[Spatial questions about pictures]
──────

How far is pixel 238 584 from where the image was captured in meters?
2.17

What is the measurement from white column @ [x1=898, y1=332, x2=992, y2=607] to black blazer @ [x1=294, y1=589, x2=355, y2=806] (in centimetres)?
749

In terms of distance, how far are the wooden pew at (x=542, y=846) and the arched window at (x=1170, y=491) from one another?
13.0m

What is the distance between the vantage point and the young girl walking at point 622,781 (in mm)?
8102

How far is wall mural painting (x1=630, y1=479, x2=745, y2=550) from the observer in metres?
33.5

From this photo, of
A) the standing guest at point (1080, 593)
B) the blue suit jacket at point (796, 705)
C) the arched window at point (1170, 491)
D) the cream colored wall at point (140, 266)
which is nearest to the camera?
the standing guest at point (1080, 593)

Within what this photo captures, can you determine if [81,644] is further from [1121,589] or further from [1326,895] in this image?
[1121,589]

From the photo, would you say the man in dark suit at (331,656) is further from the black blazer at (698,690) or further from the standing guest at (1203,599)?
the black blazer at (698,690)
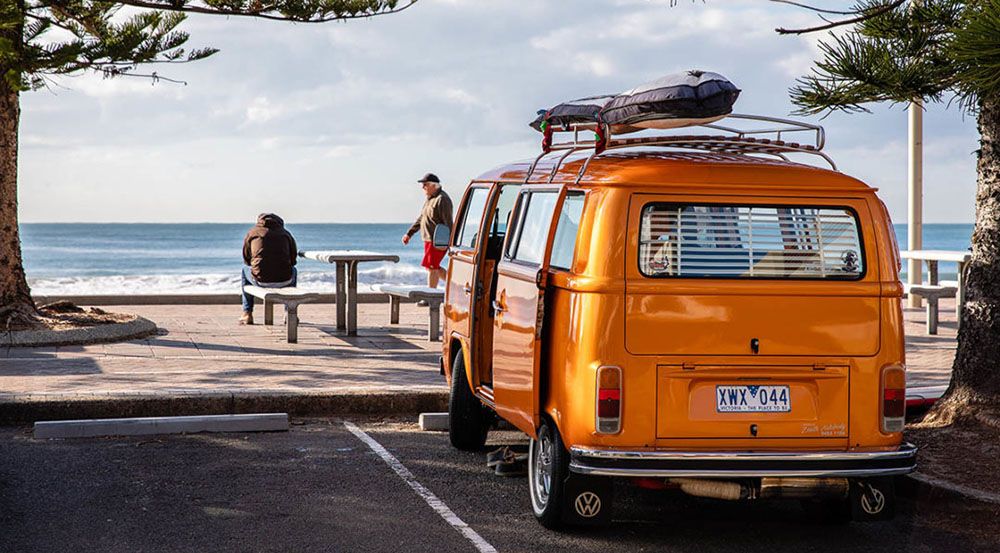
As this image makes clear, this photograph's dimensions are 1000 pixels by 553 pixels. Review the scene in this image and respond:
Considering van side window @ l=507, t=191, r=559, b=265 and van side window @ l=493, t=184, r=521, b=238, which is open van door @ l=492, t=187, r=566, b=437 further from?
van side window @ l=493, t=184, r=521, b=238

──────

* WHAT THE TASK ASKS *
Copy the whole listing above word for word, leaving out the pictures.

* SOLVED PROBLEM *
How far is pixel 238 584 from where the image was captured in meters?
2.17

What is the measurement from white column @ [x1=898, y1=332, x2=992, y2=607] to black blazer @ [x1=294, y1=589, x2=355, y2=806] (in centimetres)?
749

In terms of distance, how far are the wooden pew at (x=542, y=846) and the arched window at (x=1170, y=491) from one another?
13.0m

What is the distance between the vantage point and the young girl walking at point 622,781 (in mm)?
8102

How far is wall mural painting (x1=630, y1=479, x2=745, y2=550) from the observer in metres?
33.5

From this photo, of
A) the standing guest at point (1080, 593)
B) the blue suit jacket at point (796, 705)
C) the arched window at point (1170, 491)
D) the cream colored wall at point (140, 266)
which is nearest to the camera?
the standing guest at point (1080, 593)

Within what this photo captures, can you determine if [81,644] is further from [1121,589] or further from [1326,895] in this image?
[1121,589]

From the photo, would you say the man in dark suit at (331,656) is further from the black blazer at (698,690) or further from the standing guest at (1203,599)?
the black blazer at (698,690)
As this image makes clear, this photograph's dimensions are 1000 pixels by 553 pixels. Review the scene in this image and respond:
Considering van side window @ l=507, t=191, r=559, b=265 and van side window @ l=493, t=184, r=521, b=238, which is open van door @ l=492, t=187, r=566, b=437 further from?
van side window @ l=493, t=184, r=521, b=238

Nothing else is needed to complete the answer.